Now let's cause a route computation to occur. In this scenario, let's
say the link between A and C fails. C determines that it has lost its successor
and has no other feasible successors. D is not considered a feasible successor
because its advertised metric (3) is greater than C's current cost (2) to reach
destination N. C must perform a route computation for destination N. C sends a
query to its only neighbor D. D replies because its successor has not changed.
D does not need to perform a route computation. When C receives the reply it
knows that all neighbors have processed the news about the failure to N. At
this point, C can choose its new feasible successor D with a cost of (4) to
reach destination N. Note that A and B were unaffected by the topology change
and D needed to simply reply to C.
Yes, you configure EIGRP just like you configure IGRP. You configure a
routing process and which networks the protocol should run over. Existing
configuration files can be used.
Yes, there are both protocol independent and dependent
debug commands that inform you what the protocol is
doing. There is a suite of show commands that give
you neighbor table status, topology table status, and EIGRP traffic statistics.
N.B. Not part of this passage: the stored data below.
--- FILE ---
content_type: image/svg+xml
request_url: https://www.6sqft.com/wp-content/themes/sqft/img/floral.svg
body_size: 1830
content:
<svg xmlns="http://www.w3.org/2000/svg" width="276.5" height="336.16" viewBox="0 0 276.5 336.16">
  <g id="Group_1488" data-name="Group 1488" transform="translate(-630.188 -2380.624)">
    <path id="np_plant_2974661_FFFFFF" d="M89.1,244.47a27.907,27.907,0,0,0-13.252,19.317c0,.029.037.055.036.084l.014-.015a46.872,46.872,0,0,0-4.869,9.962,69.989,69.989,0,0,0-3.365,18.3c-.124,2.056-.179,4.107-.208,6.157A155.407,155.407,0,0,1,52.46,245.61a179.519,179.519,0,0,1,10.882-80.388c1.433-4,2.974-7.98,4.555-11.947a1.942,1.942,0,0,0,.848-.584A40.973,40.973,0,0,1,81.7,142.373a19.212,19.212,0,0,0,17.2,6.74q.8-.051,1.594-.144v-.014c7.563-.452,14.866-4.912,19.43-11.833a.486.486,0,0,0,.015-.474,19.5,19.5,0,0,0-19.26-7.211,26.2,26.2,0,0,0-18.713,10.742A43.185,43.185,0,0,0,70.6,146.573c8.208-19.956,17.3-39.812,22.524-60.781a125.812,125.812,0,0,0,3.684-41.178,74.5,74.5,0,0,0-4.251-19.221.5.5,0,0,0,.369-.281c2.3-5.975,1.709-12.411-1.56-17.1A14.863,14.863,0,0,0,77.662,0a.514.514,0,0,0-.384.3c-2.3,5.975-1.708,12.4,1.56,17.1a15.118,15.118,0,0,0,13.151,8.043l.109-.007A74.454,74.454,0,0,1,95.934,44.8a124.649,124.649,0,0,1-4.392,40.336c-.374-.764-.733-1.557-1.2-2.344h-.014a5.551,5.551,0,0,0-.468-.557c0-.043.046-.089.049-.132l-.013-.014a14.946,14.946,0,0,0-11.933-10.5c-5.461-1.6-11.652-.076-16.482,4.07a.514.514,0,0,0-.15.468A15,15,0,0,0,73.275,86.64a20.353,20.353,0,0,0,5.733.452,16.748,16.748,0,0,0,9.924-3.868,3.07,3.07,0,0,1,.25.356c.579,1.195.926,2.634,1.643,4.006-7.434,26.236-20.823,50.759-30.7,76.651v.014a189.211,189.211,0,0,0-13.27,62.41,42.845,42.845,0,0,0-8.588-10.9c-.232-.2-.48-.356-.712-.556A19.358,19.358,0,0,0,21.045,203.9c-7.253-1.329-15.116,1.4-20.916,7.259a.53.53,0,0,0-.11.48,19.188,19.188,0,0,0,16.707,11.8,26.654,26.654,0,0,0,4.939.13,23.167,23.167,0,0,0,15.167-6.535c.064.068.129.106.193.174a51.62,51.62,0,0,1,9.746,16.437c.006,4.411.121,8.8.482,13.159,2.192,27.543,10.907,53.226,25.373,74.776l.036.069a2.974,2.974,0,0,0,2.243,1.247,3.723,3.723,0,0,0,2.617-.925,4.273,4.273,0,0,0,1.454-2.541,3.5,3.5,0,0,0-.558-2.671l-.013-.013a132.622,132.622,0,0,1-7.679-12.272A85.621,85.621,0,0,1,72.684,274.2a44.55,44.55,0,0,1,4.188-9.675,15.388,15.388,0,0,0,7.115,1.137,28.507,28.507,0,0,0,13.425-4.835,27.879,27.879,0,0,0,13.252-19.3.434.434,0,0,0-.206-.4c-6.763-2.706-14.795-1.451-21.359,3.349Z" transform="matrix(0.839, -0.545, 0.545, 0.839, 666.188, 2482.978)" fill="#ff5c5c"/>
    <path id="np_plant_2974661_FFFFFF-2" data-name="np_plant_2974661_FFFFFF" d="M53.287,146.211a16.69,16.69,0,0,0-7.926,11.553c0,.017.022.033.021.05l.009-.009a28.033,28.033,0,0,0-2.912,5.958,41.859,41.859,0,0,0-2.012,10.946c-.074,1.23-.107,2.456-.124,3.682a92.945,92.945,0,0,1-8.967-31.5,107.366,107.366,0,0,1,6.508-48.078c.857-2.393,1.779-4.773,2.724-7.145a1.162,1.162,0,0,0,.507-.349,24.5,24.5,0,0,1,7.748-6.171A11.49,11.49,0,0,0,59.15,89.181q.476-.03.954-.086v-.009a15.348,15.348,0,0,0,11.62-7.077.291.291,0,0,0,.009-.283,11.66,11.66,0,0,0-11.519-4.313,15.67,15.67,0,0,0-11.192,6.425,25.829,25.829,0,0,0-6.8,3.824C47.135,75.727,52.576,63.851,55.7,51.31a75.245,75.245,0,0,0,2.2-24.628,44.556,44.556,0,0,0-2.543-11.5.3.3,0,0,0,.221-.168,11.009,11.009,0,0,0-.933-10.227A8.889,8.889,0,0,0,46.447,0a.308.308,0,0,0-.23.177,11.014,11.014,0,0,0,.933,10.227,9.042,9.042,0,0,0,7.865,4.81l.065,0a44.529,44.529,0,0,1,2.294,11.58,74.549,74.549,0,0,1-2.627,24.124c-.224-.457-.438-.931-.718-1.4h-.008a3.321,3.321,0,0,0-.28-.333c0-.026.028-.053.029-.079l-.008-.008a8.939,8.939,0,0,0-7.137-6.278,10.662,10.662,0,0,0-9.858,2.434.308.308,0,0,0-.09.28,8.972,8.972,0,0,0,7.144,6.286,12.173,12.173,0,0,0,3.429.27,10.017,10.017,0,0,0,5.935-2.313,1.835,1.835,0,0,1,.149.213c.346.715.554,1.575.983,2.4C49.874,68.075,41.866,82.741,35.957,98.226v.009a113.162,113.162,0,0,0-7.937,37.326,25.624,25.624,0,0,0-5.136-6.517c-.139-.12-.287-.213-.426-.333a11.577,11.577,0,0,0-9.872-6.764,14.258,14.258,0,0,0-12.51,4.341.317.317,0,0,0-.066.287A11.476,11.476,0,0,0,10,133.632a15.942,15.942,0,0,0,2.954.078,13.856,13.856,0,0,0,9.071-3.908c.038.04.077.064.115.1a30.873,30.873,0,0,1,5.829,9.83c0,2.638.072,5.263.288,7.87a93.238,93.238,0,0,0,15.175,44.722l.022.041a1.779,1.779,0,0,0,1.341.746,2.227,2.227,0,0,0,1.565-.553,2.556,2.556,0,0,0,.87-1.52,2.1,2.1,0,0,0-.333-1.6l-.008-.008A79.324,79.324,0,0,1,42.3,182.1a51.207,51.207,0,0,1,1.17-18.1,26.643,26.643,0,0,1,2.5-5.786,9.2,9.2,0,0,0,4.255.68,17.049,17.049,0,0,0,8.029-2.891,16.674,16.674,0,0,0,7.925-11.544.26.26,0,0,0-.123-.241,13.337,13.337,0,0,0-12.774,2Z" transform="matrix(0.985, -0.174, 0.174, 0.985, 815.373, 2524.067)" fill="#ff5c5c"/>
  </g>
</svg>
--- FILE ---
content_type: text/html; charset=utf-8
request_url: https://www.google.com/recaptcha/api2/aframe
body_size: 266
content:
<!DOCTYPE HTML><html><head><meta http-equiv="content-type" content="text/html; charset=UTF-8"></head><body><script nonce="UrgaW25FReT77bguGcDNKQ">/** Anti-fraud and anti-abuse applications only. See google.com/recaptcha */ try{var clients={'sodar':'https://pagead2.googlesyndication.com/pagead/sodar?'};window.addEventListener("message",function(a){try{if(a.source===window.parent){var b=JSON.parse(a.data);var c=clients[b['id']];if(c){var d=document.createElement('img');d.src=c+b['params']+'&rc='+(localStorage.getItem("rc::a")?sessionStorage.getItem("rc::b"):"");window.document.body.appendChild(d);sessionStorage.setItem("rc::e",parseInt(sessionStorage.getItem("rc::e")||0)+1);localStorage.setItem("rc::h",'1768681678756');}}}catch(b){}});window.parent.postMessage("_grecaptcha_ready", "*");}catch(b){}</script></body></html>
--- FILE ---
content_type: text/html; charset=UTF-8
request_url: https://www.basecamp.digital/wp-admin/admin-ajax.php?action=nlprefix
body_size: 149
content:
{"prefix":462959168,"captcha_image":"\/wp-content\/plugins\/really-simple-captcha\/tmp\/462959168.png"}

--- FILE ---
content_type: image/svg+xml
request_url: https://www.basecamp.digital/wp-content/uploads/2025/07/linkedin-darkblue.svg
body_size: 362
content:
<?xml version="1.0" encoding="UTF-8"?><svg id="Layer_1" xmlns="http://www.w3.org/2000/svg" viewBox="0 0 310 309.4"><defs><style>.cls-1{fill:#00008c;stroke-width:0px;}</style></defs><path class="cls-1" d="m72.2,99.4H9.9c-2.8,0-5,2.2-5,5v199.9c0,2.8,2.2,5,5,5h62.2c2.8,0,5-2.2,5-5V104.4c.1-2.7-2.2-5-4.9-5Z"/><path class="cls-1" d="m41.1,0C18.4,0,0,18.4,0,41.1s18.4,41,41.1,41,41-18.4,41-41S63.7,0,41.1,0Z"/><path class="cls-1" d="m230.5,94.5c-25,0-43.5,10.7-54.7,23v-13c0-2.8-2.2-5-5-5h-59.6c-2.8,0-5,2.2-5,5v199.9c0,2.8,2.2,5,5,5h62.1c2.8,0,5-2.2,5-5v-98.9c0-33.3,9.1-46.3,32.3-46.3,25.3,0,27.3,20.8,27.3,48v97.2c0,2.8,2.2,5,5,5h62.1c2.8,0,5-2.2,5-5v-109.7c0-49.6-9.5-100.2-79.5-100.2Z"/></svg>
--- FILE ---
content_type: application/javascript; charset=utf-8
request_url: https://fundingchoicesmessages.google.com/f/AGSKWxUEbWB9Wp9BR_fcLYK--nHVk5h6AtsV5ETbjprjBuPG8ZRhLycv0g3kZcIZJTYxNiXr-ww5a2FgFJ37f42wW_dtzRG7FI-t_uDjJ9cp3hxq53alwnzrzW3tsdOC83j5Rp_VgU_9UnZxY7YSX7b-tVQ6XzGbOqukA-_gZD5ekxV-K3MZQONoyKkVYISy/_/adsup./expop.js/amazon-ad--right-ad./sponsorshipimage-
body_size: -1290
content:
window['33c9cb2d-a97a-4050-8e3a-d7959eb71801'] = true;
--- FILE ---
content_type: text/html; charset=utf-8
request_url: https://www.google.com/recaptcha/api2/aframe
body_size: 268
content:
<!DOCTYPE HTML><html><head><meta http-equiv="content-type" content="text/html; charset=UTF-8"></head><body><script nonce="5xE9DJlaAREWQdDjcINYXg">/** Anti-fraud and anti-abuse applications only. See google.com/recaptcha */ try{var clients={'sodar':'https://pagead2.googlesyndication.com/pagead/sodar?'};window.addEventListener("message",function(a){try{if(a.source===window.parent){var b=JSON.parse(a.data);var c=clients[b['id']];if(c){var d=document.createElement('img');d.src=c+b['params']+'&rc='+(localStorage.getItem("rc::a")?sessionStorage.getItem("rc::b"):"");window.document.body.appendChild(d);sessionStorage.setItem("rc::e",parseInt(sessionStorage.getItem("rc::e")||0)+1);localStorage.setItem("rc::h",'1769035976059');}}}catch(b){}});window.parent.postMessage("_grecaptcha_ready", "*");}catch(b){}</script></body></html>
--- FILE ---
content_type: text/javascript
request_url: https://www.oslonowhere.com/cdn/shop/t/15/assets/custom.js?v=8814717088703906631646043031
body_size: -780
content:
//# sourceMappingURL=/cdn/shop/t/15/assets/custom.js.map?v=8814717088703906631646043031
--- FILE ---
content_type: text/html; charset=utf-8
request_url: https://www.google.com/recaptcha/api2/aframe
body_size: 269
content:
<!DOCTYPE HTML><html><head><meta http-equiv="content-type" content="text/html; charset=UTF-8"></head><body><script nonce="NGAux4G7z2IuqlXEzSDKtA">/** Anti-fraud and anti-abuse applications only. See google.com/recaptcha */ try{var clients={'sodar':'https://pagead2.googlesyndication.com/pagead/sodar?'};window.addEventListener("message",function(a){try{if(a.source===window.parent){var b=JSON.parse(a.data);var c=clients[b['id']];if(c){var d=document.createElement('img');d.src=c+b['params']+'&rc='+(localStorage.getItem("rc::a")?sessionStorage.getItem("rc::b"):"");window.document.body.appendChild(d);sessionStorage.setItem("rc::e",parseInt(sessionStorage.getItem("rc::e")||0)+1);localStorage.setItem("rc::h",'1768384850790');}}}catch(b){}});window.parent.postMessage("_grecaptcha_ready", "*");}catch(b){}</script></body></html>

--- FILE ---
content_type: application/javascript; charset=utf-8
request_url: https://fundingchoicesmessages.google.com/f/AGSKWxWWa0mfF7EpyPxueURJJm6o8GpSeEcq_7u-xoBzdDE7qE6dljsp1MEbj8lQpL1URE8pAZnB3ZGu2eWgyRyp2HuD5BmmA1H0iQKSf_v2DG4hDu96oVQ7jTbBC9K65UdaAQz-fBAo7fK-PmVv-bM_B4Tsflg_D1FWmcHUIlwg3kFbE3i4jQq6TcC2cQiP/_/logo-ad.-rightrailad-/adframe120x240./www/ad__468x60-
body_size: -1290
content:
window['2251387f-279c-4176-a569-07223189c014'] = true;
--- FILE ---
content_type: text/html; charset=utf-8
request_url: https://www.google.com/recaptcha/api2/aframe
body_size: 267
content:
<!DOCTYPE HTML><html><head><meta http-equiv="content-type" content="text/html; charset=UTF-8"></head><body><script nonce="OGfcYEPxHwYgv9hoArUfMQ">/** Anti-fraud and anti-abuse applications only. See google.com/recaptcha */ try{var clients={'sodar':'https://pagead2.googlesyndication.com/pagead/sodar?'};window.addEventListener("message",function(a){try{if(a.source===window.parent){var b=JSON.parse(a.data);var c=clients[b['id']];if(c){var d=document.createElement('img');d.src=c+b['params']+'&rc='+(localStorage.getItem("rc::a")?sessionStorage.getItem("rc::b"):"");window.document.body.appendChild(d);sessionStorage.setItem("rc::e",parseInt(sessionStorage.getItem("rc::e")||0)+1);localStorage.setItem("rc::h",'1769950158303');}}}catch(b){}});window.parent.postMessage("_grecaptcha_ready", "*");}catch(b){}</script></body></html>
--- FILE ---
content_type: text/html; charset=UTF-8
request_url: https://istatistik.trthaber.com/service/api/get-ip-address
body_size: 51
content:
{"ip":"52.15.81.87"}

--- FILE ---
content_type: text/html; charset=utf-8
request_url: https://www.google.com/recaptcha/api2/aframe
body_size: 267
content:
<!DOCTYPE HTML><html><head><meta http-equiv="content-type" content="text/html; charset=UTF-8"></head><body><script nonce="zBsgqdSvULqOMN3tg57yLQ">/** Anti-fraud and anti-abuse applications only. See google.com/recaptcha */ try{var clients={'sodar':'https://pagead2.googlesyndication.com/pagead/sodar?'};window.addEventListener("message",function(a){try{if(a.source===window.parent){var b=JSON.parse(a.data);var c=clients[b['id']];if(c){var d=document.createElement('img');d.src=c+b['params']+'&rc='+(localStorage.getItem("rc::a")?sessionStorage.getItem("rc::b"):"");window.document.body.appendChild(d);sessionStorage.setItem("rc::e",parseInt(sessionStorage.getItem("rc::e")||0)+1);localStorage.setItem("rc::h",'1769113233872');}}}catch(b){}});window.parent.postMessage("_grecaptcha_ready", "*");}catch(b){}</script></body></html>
All of the features that you have used in IGRP are available in EIGRP.
One feature to point out is multiple routing processes. You can use a single
process that runs both IGRP and EIGRP. You can use multiple processes that run
both. You can use one process that runs IGRP and another to run EIGRP. You can
mix and match. This can help customize your routing to a particular protocol as
your needs change.
The bandwidth utilization issue has been addressed by implementing
partial and incremental updates. Therefore, only when a topology change occurs
does routing information get sent. Regarding processor utilization, the
feasible successor technology greatly reduces the total processor utilization
of an AS by requiring only the routers that were affected by a topology change
to perform the route recomputation. Furthermore, the route recomputation only
occurs for routes that were affected. Only those data structures are accessed
and used. This greatly reduces search time in complex data structures.
Yes it does. IP-EIGRP performs route aggregation the same way IGRP
does. That is, subnets of an IP network are not advertised over another IP
network. The subnet routes are summarized into a single network number
aggregate. In addition, IP-EIGRP will allow aggregation on any bit boundary in
an IP address and can be configured at network interface granularity.
No, a single EIGRP process is analogous to an area of a link-state
protocol. However, within the process, information can be filtered and
aggregated at any interface boundary. If one wants to bound the propagation of
routing information, multiple routing processes can be configured to achieve a
hierarchy. Since DUAL itself limits route propagation, multiple routing
processes are typically used to define organizational boundaries.